Task prompt
Find the line that contains "Is the point at 465,90" in the entries below. Output it and each later line exactly, and nothing else.
#### Record extracts ####
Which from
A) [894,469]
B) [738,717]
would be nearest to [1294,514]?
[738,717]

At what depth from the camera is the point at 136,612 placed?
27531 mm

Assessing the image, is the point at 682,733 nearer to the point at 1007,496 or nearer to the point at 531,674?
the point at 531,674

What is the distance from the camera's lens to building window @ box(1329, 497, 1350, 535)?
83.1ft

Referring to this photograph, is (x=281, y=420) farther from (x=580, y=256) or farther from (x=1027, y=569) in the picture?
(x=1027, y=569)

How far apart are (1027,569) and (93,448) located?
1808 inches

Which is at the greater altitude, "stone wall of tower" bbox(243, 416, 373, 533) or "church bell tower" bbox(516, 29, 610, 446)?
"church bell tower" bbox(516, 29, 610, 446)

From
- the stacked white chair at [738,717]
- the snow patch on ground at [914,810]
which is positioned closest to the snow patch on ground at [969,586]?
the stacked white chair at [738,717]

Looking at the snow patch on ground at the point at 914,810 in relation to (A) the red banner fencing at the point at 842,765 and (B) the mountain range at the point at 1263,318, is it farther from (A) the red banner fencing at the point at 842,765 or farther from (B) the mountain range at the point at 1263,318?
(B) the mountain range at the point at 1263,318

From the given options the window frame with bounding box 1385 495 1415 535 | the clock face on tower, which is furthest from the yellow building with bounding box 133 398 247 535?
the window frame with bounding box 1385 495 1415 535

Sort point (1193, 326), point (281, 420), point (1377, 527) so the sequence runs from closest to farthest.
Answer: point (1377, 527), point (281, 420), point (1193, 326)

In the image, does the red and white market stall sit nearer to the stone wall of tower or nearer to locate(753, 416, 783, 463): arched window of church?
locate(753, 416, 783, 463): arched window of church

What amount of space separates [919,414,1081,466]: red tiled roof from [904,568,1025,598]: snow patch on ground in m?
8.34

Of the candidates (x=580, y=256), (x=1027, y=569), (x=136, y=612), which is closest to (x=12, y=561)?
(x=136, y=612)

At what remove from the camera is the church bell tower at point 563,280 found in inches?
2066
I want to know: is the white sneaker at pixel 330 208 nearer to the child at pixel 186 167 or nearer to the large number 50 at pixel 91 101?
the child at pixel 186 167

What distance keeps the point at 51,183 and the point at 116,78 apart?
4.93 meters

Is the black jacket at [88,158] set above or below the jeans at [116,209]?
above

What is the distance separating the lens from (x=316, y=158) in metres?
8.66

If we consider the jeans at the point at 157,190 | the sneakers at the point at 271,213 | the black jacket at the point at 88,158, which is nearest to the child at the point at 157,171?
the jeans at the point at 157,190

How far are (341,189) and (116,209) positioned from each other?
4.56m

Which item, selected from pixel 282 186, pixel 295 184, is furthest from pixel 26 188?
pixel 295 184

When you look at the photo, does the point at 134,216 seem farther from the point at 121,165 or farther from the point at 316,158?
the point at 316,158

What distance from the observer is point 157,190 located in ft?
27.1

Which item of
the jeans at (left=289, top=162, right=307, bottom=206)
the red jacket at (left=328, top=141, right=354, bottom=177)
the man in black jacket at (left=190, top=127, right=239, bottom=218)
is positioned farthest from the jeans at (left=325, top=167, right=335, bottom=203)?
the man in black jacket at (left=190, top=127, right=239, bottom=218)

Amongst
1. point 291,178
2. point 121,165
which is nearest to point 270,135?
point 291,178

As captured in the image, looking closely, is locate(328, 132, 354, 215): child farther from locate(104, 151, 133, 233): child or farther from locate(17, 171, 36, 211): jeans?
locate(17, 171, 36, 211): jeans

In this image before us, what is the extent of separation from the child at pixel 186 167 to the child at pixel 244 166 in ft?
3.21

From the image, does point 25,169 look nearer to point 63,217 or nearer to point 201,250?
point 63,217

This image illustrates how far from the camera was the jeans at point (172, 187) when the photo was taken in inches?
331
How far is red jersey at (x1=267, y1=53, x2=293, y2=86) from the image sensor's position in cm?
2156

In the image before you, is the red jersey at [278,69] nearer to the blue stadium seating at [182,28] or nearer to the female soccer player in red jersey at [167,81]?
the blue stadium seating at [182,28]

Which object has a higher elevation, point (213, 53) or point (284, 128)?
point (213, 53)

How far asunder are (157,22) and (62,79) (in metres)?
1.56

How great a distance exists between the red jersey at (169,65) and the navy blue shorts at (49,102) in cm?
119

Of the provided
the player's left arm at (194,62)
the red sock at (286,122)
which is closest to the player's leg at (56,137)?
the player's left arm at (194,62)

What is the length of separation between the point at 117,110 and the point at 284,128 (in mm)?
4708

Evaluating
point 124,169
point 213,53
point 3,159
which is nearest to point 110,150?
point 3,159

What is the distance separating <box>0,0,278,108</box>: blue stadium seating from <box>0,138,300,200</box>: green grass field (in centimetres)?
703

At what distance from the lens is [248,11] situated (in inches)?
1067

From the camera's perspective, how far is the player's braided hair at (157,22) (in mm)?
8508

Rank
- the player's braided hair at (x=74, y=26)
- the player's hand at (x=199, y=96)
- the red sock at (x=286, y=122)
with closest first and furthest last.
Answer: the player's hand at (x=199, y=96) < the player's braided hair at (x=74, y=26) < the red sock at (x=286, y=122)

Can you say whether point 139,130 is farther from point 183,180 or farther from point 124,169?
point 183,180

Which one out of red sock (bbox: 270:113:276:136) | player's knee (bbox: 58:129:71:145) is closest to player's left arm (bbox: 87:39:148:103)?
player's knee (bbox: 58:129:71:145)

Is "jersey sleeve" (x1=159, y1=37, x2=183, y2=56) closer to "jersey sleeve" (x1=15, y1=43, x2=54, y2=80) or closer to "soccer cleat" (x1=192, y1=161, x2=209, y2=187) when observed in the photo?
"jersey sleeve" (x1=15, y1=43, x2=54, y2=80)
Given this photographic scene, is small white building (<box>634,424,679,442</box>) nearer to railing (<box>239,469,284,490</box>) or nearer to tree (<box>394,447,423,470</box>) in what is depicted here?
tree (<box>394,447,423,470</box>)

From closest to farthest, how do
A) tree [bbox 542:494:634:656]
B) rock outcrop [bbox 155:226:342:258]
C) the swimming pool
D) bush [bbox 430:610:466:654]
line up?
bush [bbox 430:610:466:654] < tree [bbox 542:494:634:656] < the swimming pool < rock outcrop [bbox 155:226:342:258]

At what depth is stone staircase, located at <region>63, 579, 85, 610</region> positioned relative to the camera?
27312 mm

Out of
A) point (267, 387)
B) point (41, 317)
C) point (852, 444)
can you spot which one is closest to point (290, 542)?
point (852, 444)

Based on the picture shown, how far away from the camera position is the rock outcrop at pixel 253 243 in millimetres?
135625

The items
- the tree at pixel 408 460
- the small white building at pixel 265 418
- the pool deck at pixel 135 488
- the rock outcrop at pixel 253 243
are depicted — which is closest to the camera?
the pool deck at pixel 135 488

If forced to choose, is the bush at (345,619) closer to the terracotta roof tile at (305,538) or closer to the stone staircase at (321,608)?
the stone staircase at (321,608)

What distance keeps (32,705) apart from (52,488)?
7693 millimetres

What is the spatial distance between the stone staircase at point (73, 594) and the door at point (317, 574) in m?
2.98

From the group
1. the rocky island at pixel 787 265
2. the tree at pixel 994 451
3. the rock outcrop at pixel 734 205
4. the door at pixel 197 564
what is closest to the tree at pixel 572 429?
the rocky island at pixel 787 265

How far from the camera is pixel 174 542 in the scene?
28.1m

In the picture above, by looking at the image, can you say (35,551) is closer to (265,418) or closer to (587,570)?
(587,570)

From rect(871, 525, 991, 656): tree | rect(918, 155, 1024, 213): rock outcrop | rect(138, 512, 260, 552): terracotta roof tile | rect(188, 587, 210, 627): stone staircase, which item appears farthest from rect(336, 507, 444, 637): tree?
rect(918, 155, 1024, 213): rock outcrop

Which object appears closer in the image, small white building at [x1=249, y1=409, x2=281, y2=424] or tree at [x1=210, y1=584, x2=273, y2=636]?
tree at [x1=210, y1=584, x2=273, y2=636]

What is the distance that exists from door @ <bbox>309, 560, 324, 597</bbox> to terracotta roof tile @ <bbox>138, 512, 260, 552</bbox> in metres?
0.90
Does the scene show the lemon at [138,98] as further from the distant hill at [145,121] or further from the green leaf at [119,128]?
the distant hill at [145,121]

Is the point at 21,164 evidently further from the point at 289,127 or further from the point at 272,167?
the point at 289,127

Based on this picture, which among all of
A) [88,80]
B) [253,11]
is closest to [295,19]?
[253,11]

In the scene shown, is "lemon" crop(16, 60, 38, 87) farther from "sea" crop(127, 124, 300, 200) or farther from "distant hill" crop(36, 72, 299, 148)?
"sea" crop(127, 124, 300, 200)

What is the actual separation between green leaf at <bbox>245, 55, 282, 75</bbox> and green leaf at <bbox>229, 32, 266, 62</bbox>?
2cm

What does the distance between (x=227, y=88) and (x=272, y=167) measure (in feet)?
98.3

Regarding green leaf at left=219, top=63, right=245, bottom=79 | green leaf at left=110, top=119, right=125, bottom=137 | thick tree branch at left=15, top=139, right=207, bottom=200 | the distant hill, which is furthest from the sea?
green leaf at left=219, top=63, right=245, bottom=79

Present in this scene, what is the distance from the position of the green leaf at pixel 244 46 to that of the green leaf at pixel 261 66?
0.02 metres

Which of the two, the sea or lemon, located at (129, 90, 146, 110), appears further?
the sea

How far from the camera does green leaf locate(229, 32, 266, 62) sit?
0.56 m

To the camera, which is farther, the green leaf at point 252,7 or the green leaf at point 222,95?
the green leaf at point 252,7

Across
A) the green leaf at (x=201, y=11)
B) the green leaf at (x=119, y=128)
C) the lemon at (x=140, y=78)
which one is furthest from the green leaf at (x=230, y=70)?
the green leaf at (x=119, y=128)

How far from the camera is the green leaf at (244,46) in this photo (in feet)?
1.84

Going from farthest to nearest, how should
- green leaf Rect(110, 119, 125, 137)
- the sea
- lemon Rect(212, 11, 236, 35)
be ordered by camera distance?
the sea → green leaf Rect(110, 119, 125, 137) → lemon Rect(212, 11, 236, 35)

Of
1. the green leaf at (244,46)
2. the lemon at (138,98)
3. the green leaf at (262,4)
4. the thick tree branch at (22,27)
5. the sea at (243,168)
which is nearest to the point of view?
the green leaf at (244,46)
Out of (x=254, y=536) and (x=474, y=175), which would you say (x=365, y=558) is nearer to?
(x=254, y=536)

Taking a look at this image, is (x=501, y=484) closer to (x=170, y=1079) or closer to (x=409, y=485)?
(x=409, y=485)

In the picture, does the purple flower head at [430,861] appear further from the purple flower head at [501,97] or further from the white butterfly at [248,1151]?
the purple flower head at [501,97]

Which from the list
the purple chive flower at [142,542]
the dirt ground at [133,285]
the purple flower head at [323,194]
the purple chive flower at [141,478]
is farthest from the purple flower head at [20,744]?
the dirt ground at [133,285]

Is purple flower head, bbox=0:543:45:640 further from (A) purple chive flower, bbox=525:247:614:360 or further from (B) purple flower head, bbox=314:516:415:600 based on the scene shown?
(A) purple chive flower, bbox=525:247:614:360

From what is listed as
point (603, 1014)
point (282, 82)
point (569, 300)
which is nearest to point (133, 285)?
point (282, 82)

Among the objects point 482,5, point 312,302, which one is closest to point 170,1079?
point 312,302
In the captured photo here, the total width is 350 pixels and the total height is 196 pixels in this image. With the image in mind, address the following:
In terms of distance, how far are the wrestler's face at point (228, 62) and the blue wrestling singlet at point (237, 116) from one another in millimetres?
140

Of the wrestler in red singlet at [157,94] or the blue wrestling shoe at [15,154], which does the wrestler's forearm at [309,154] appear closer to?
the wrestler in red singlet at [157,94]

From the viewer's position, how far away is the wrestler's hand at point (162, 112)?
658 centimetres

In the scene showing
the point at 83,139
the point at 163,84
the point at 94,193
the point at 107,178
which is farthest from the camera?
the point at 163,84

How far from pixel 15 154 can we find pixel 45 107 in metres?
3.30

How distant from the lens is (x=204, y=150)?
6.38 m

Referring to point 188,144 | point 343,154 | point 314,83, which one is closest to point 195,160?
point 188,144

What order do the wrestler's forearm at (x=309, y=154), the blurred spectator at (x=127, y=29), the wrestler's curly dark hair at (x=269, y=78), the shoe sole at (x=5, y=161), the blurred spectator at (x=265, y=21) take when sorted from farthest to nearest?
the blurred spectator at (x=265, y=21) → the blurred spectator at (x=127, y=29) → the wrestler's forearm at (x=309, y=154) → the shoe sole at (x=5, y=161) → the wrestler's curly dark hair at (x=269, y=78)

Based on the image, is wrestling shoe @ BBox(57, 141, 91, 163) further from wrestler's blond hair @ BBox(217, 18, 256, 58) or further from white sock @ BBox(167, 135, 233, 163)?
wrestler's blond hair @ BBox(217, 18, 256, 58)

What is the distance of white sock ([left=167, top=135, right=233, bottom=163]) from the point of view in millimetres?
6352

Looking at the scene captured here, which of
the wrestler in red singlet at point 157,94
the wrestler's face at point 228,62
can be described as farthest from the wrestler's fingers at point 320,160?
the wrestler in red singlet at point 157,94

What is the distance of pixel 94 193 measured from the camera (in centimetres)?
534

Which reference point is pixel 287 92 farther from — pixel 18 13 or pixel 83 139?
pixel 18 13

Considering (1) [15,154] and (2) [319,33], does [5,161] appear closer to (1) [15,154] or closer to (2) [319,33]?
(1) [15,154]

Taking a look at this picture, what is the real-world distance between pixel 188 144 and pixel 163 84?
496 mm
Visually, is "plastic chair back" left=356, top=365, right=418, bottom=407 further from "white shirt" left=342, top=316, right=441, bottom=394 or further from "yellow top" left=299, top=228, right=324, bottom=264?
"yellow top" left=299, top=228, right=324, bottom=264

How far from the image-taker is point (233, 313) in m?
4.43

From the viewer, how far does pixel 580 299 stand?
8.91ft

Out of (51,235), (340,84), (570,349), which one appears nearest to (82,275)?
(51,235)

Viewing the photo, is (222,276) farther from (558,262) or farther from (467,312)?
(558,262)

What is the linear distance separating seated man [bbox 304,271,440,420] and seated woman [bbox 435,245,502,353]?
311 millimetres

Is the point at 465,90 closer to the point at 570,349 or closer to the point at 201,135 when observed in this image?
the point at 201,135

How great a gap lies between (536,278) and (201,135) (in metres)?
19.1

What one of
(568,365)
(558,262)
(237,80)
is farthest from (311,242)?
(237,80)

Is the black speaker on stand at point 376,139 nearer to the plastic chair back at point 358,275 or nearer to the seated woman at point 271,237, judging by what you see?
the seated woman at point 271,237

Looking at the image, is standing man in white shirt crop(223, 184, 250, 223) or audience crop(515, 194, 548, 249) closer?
####
Exercise response
Is the point at 465,90 closer to the point at 570,349 or closer to the point at 201,135 when observed in this image?
the point at 201,135

How great a gap lies between (536,278) and (201,135) (in metres)?
19.1

What one of
(568,365)
(558,262)
(237,80)
is farthest from (311,242)?
(237,80)

Is the black speaker on stand at point 376,139 nearer to the plastic chair back at point 358,275 or nearer to the seated woman at point 271,237, judging by what you see?
the seated woman at point 271,237

Looking at the image, is standing man in white shirt crop(223, 184, 250, 223) or audience crop(515, 194, 548, 249) closer?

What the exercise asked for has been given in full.